Hamilton City Council voted at Wednesday’s meeting on a resolution to create an agreement between the city and the Ohio Attorney General’s Office for the AG office to collect any delinquent EMS bills for the city, which would allow more of the bill to go straight into the city’s funds than their current arrangement with third-party physician billing services MBI Solutions.
“Currently, the city writes off a significant amount of debt associated with billed but unpaid invoices associated with the cost of providing EMS service to citizens,” reads the report associated with the City Council agenda item.
City finance director Tom Vanderhorst elaborated, saying that third-party collections agencies can take their fees out of the delinquent bill, meaning that the city would see less than 100 percent of the bill they’re owed. But through the AG’s program, their 10 percent collection fee is an additional charge for the debtor, meaning the city can collect the full amount of the bill.
Vanderhorst could not give a possible dollar amount of savings that the city could see from this program, but said that estimates could be “in the tens of thousands of dollars.”
Vanderhorst added that the city has been in discussions with the attorney general’s office about this program since September 2014, at the start of Hamilton’s 2015 finance talks.
AG communications spokesperson Dan Tierney said that the program, a local government debt collection service, began in 2012 and originally collected for courts. This year, the program has expanded to include things like unpaid emergency bills.
“We collect non-revolving debt, so not utilities, or anything like that,” he said. “These are final one-time debts like EMS bills or court fees.”
The benefit to the local government is that the attorney general’s office has language that allows them to charge the debtor for their collections fees, unlike the third-party collectors, he said.
“We have the statutory allowance to do so, our operations are designed for government collections, so we decided to offer the program,” he said. Currently, the local cities of Avon, Bedford Heights, Brooklyn, East Palestine, Lakewood, North Olmsted and Olmsted Twp. participate in the EMS collections program. Tierney said the full program services several dozen entities, including clerks of courts and some local technical schools.
A benefit to the debtor: The attorney general’s office can tack the collections fee onto their local income taxes, or remove it from lottery winnings.
“Instead of us paying you and then you paying us, the fee is just applied to your debt,” he said. “So instead of having to come up with that money, it will come out of your taxes, and it doesn’t come out of your checkbook.”
Taking the fee off of lottery or casino and racino winnings is obviously based on luck if the debtor happened to win, Tierney said, but the attorney general’s office’s authority to collect from those winnings provide another source to help offset the collection fee for the local government.
City officials hope this could be a new source of revenue to offset possible structural deficits in the next couple of years.
Hamilton expects a $1.6 million general fund budget deficit in 2015, and while the annual ending fund balance is still projected to be at a safe level, diminishing revenue sources are concerning to city officials.
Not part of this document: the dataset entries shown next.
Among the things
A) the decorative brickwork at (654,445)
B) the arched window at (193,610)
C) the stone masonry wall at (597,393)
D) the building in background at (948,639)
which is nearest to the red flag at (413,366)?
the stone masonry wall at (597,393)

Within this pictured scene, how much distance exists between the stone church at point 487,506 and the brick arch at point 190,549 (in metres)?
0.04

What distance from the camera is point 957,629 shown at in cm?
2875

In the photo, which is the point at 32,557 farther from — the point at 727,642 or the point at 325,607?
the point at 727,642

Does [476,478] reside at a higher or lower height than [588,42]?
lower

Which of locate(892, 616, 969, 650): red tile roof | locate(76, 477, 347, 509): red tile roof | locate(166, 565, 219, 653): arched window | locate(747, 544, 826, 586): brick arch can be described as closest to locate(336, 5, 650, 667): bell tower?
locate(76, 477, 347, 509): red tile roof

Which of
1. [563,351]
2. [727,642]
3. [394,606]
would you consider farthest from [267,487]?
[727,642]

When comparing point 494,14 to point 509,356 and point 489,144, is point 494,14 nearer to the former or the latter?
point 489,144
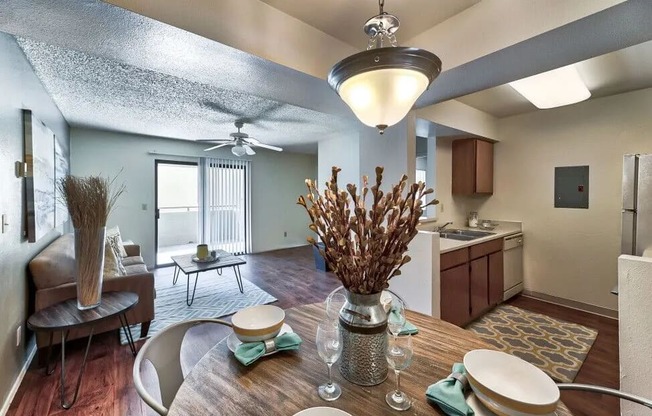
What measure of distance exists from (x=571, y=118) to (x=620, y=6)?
2.68m

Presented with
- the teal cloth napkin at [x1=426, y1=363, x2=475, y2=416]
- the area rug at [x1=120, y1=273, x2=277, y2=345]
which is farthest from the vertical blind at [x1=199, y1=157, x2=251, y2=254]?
the teal cloth napkin at [x1=426, y1=363, x2=475, y2=416]

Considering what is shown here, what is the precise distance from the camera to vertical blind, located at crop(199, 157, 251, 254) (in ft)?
18.1

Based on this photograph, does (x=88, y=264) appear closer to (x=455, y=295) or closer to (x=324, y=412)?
(x=324, y=412)

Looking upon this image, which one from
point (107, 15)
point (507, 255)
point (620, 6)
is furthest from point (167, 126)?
point (507, 255)

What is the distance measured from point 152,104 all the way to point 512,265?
4867 millimetres

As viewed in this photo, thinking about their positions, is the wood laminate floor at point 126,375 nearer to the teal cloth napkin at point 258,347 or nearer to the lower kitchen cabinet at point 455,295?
the lower kitchen cabinet at point 455,295

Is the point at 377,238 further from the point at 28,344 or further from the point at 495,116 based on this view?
the point at 495,116

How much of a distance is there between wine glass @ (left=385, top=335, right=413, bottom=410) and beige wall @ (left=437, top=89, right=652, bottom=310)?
3197 mm

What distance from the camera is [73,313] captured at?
186cm

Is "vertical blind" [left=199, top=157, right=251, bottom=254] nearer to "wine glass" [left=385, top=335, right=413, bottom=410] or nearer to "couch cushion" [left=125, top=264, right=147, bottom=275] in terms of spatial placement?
"couch cushion" [left=125, top=264, right=147, bottom=275]

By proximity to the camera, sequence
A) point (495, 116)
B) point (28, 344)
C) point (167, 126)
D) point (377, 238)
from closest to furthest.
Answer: point (377, 238) < point (28, 344) < point (495, 116) < point (167, 126)

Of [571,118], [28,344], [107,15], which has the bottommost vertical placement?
[28,344]

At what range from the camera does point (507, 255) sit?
334 centimetres

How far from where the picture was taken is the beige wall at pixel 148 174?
14.4ft
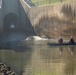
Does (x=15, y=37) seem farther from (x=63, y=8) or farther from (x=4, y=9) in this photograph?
(x=63, y=8)

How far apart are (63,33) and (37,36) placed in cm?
848

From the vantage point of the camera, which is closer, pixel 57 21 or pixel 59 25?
pixel 59 25

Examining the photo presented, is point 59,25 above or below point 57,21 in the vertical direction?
below

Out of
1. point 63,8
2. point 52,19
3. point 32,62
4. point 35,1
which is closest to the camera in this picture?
point 32,62

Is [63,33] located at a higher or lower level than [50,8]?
lower

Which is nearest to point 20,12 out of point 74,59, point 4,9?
point 4,9

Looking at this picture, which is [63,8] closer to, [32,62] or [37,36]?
[37,36]

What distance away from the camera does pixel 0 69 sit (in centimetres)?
2386

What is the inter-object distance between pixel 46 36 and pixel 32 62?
3191 centimetres

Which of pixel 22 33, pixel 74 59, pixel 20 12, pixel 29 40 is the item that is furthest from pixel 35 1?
pixel 74 59

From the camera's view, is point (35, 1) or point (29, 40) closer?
point (29, 40)

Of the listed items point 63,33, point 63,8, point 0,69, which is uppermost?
point 63,8

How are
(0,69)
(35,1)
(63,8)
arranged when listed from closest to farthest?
(0,69) → (63,8) → (35,1)

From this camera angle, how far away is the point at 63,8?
5631 cm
Currently, the city’s revenue sources include real estate taxes, where $2.26 million has been budgeted for 2015, fairly steady with previous yearly budgets; EMS life squad insurance, budgeted at $1.57 million for 2015, down from $1.699 million in 2012; and Hamilton’s largest revenue source remains income taxes, where 2015 numbers project $17,655,000, up from $17.3 million in 2014. Hamilton receives small amounts of revenue from a variety of sources, including issuing birth certificates, collecting motel taxes, and miscellaneous donations.
Hamilton firefighters responded to 9,822 EMS runs, 7,144 transports and 2,678 non-transports in 2014, according to data provided by the fire department.
So far, the net revenue received for those runs is $1,584,029, said EMS Coordinator Mark Mignery.
“If you divide that number by the total number of transports, you will get an average of $221.73 collected per call (as of today),” he wrote in an email Friday to the Journal-News. “That number will rise as October, November and Decembers payment trickle in over the next 3-6 months.”
The Hamilton Fire Department has sent out delinquent bills adding up to $5,390,656, for which insurance companies have contractual adjustments in the amount of $2,709,967, Mignery said.